Again Bob thank you for spending time to give us some increased transparency on the future of VAIC, it is much appreciated.


That’s something we will have to look at. The current implementation relied on running the scheduler used in VEXcode IIRC, so it’s not quite as simple as just opening up the API to the PROS team, it needs another phase of development and all the associated testing that comes with that.


No there will not be any DRM. Anyone can use the hardware outside of competitions.

RECF will have to answer this.

Yes. Use of GPS so this information is provided will be required.


I am extremely intersted in how the GDC plans on enforcing this. Do you have minimum ranges of field of view of the GPS that need to be unobstructed? Does it have to be mounted to the main chassis, or can it be on some appendage? How does that even apply in non-traditional robot types? It’s a very interesting problem.

I don’t want to give the wrong idea though; I am really interested and looking forward to what VAIC offers in the future.


Presumably it would be feasible to check at robot inspection that the GPS system is present and can see a sufficiently large portion of the barcode strip using some standard test (e.g., place the robot at the center of the field and rotate it through 360 degrees).

Perhaps they could also require that teams provide information about the robot’s maximum dimensions and the location of the GPS sensor within those dimensions, which also gets broadcast to all robots (and the accuracy of that data could also be verified at inspection), that way if someone builds a wallbot or something there’s some ability to tell where the whole robot is on the field vs. just the GPS sensor.


This sounds reasonable, as long as it’s objective and teams are actually able to do it on their own.
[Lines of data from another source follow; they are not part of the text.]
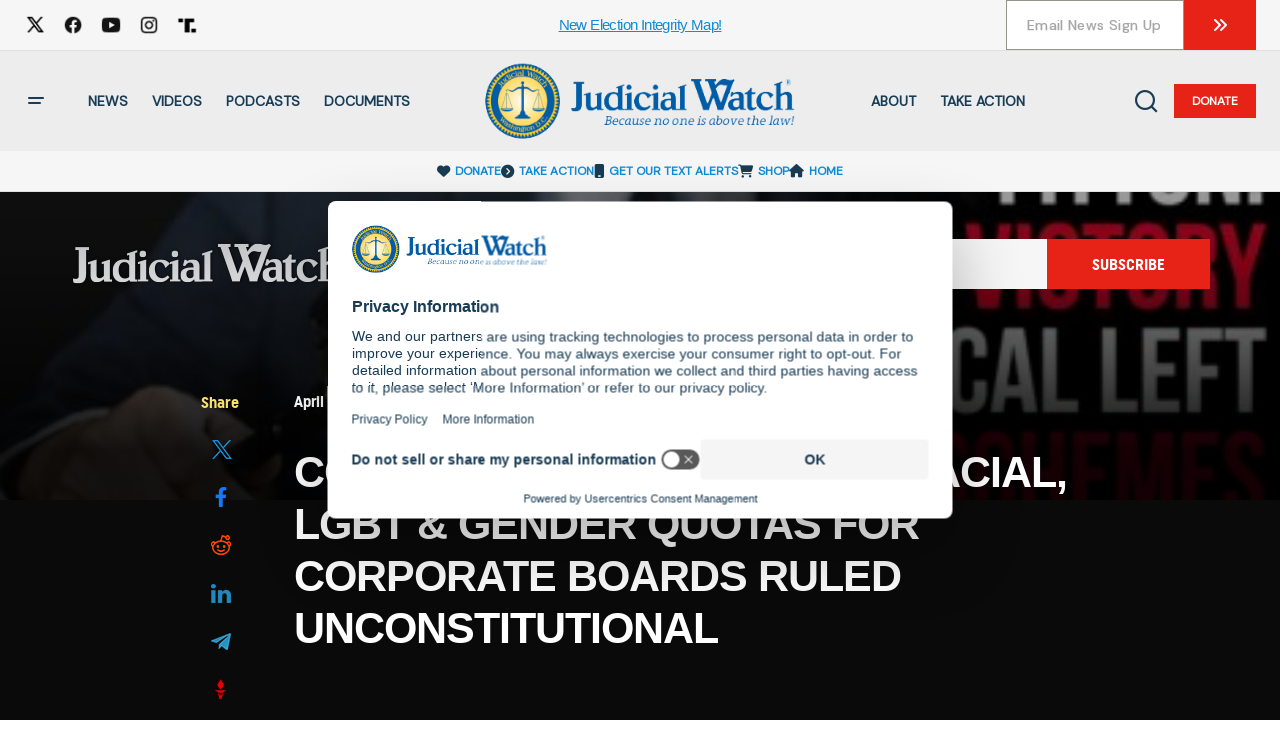

--- FILE ---
content_type: text/html; charset=utf-8
request_url: https://accounts.google.com/o/oauth2/postmessageRelay?parent=https%3A%2F%2Fwww.judicialwatch.org&jsh=m%3B%2F_%2Fscs%2Fabc-static%2F_%2Fjs%2Fk%3Dgapi.lb.en.OE6tiwO4KJo.O%2Fd%3D1%2Frs%3DAHpOoo_Itz6IAL6GO-n8kgAepm47TBsg1Q%2Fm%3D__features__
body_size: 165
content:
<!DOCTYPE html><html><head><title></title><meta http-equiv="content-type" content="text/html; charset=utf-8"><meta http-equiv="X-UA-Compatible" content="IE=edge"><meta name="viewport" content="width=device-width, initial-scale=1, minimum-scale=1, maximum-scale=1, user-scalable=0"><script src='https://ssl.gstatic.com/accounts/o/2580342461-postmessagerelay.js' nonce="ayQ8VqjZpC1zd-Khp4bShw"></script></head><body><script type="text/javascript" src="https://apis.google.com/js/rpc:shindig_random.js?onload=init" nonce="ayQ8VqjZpC1zd-Khp4bShw"></script></body></html>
However, it doesn’t quite take into account the fact that robots change throughout a match. What if I have a lift that occasionally obstructs it?

I do think that having this requirements will let us do much more interesting things with VAIC. However, I am also worried that it might unintentionally restrict engineering creativity in other ways, particularly on robot design. It’s all a question of both priorities and also how effectively this type of rule can be designed.


The tetherbot seen this year in Indiana comes to mind as a weird edge case for this. Maybe position of half the robot is reported, and the other half is “free to move about the country”. Perhaps future games will constrain robots to a maximum width/length as I seem to recall from Turning Point. Perhaps the first game will be more like “volleyball” or Star Struck where teams are constrained to half the field (I hope this is not what happens).


Hi Bob, since we are now about halfway through June, do you have an estimate as to when the new GPS kit will be available?



Hi Bob, We’re just about past halfway through Q3 and I’m wondering if you could give an update on the status of the AI Stereo Camera. Is it on track for release sometime next month? Has a price been decided upon?

Separately, are you able to shed any more light on the GPS location sharing system? Specifically, will it require any VAIC specific hardware for each field, or will it just be robot to robot wirelessly?



For the AI 3D WiFi Camera used for VAIC, delivery is still up in the air due to worldwide issues too many to list. Q3 is looking less likely and Q4 more likely.

The GPS location sharing requires no additional hardware on the robot or the field. Essentially the BLE radio in the AI 3D WiFi Camera will handle this robot-to-robot communications without any user intervention needed.


Hi Bob, We’re solidly into Q4. How’s the AI 3D WiFi Camera production looking?


Not sure what @Bob_Mimlitch_III will say, but it was announced a while back (Dan’s town hall a few weeks ago maybe?) that the season for AI would look a lot like last year as they would be available “before the end of the year”. Events will be extended for some time based on the electronics arriving and will culminate with a championship at IFI next summer. We could see the AI qualification date pushed weeks or months from the standard March 15th for VEX Worlds depending on when things are available and what the dates are for the championship event.